Digital Crayon: Flexible Building Technology

by David Epstein, March 6, 2014

In the last article, we discussed issues related to building organization. In this article, we discuss what building technologies to consider when attempting to create flexible learning environments. The key concept here is that successful multipurpose space requires more than open space, it requires multipurpose support infrastructure including lighting, electrical power, acoustics and HVAC. Here are a few items to consider:

Frame vs bearing wall construction – Consider a structural system that utilizes a frame and minimizes bearing walls. This makes it easier to reconfigure in the future.

Lightweight internal construction – If available, consider using lightweight framed wall construction such as metal studs, acoustic insulation and drywall. This also makes it easier to reconfigure in the future.

Demountable partitions – Demountable partitions are installed after construction is complete and are considered furniture for depreciation purposes. They can be reconfigured multiple times by school staff or the vendor without construction. Unfortunately they are quite a bit more expensive than the metal stud and drywall option.

Fixed vs operable walls – A popular option is to provide operable walls or partitions that open to combine two spaces into one larger spaces. Close attention should be paid to the STC (Sound Transmission Class) rating to ensure the wall provides proper acoustical separation when closed.

Lighting – Many multipurpose spaces lack multipurpose lighting. It is important to consider all of the ways a space is used and provide appropriate lighting for each. With a large multi-purpose space, this may mean considering general purpose lighting and house lights and spots for performances. Dances and/or café settings require additional consideration as well.

Acoustics – As noted in the previous article, poor acoustics are often a major source of complaints in open, flexible environments. Building Owners should aware that every wall, floor and ceiling assembly has a calculated STC (Sound Transmission Class) rating and they should insist that the project designer specify the appropriate assemblies.

Electrical – A common complaint we hear from educators is the lack of electrical power options in classrooms. There are several approaches to provide more flexibility in this regard.

  • A raceway is a continuous wall-mounted, rectangular-section metal or plastic conduit that allows both data and power outlets to be placed virtually anywhere along its length
  • Raised floors allow power, data and HVAC grills to be positioned anywhere in the room.
  • Strategically placed floor boxes allow for power and data in the center of the room.
  • In any case, consider providing power on all perimeter walls. Data outlets may be less necessary depending on the use of a wireless network
  • Flooring – Flooring choice can broaden the uses of a space. For example, there are several types of non-wood sports floors that allow for a broader range of uses for a gym or large multipurpose space.
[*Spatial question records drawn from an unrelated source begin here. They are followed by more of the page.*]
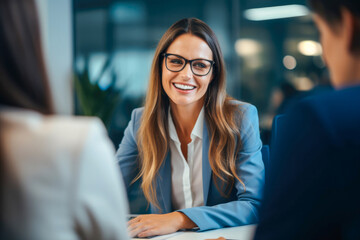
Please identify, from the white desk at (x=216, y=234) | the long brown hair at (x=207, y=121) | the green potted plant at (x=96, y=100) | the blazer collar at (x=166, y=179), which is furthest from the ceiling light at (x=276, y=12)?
the white desk at (x=216, y=234)

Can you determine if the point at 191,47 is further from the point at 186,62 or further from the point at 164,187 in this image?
the point at 164,187

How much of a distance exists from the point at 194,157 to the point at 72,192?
138 centimetres

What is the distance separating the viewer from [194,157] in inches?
80.0

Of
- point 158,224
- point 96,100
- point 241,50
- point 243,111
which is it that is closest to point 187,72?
point 243,111

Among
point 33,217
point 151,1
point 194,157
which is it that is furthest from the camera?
point 151,1

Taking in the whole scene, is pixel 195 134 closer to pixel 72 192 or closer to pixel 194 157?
pixel 194 157

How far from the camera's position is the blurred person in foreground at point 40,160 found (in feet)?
2.17

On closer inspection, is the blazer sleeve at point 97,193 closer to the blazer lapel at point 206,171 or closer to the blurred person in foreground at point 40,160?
the blurred person in foreground at point 40,160

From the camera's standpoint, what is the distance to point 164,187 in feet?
6.36

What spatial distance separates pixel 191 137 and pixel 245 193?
442 mm

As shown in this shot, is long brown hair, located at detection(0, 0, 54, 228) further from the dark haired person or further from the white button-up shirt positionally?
the white button-up shirt

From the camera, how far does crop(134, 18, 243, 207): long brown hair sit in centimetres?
190

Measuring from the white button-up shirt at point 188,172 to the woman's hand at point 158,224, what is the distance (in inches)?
16.2

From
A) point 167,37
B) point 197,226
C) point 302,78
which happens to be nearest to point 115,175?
point 197,226
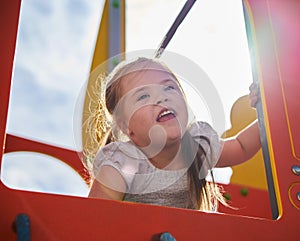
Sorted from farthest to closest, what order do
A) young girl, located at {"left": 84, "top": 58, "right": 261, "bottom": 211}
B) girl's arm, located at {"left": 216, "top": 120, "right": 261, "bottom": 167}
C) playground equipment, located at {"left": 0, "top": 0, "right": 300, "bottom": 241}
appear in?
girl's arm, located at {"left": 216, "top": 120, "right": 261, "bottom": 167}, young girl, located at {"left": 84, "top": 58, "right": 261, "bottom": 211}, playground equipment, located at {"left": 0, "top": 0, "right": 300, "bottom": 241}

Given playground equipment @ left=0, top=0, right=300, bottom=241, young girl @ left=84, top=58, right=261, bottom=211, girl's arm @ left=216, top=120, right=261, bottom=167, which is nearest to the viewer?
playground equipment @ left=0, top=0, right=300, bottom=241

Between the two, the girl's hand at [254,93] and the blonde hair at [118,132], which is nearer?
the girl's hand at [254,93]

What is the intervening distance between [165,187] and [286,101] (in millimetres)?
277

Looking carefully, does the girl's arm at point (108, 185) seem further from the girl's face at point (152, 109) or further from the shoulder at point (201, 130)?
the shoulder at point (201, 130)

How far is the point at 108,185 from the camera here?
0.67 meters

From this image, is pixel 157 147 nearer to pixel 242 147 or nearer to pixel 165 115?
pixel 165 115

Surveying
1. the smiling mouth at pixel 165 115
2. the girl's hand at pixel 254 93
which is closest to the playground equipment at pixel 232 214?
the girl's hand at pixel 254 93

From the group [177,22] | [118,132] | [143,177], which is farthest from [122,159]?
[177,22]

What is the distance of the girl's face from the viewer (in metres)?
0.77

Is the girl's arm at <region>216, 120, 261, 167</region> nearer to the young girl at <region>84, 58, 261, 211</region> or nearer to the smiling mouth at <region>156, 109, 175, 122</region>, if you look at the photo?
the young girl at <region>84, 58, 261, 211</region>

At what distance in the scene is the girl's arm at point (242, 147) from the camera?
839mm

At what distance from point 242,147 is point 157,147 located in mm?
173

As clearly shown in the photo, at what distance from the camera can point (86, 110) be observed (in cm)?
112

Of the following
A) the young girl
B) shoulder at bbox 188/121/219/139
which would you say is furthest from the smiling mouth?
shoulder at bbox 188/121/219/139
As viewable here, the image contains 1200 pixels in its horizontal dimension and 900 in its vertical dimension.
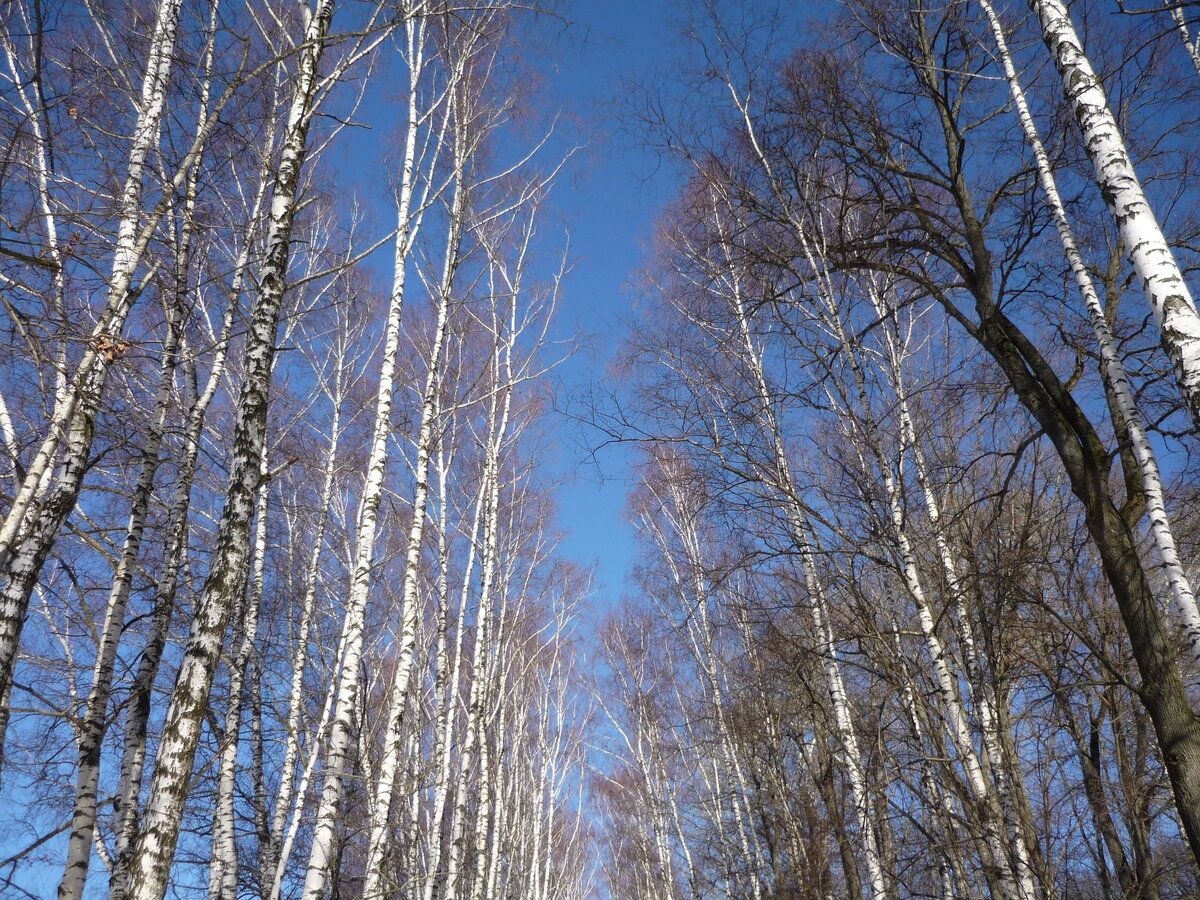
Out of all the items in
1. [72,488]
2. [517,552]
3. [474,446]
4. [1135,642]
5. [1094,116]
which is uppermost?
[474,446]

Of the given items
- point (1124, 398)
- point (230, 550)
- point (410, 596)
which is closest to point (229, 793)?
point (410, 596)

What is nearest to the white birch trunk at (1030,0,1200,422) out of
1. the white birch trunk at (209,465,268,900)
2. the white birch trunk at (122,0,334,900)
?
the white birch trunk at (122,0,334,900)

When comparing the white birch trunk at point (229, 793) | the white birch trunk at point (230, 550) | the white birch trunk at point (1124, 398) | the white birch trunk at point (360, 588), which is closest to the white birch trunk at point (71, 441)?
the white birch trunk at point (230, 550)

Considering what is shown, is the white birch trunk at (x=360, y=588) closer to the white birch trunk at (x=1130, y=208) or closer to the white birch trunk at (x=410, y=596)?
the white birch trunk at (x=410, y=596)

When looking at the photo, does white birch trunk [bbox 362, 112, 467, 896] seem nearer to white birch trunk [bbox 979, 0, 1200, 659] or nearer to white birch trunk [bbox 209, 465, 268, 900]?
white birch trunk [bbox 209, 465, 268, 900]

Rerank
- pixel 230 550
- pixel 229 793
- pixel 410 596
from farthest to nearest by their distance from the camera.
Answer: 1. pixel 229 793
2. pixel 410 596
3. pixel 230 550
Technology – Technology continues to have a major impact on the use of space:

  • With wireless, learning can and does happen anywhere there is a signal. This phenomenon has caused schools to reconsider the nature of learning environments and equip public spaces with technology, furniture and lighting as alternative learning spaces.
  • As large touch-screen monitors continue to drop in price, there will be less focus on video projectors and smartboards.
  • As these monitors are much sharper and brighter, there will be less need for black-out shades and low-level AV lighting.
  • As solid-state hard drives become more popular, laptops, similar to tablets, will go longer without needing a charge. This will free up space used for charging stations and the need for more power outlets for this reason.

HVAC

  • Multiple uses for a space may have different thermal profiles. Large spaces with many active users requires more cooling capacity, for example, than that same space being used for IB testing. In addition to cooling capacity, excessively noisy systems can limit the functionality of a space. It is very difficult to hear quiet music when the HVAC system is roaring away.
  • Although not popular in schools, displacement ventilation using a raised floor system is an option for flexible HVAC. By using the space under the floor for fresh air, grilles can be added in any location fresh air is needed.
  • Many schools are air-conditioning their spaces to create a comfortable environment during the school year and beyond. In the northern hemisphere, AC also facilitates increased school usage during the summer months. For retro-fits, “Split” systems are very popular. These systems include a wall-mounted cassette with a fan and coil and remote condenser mounted outside. However, these units only cool and recirculate the room air and do not bring in any fresh air. Schools should be aware of this when considering this popular option.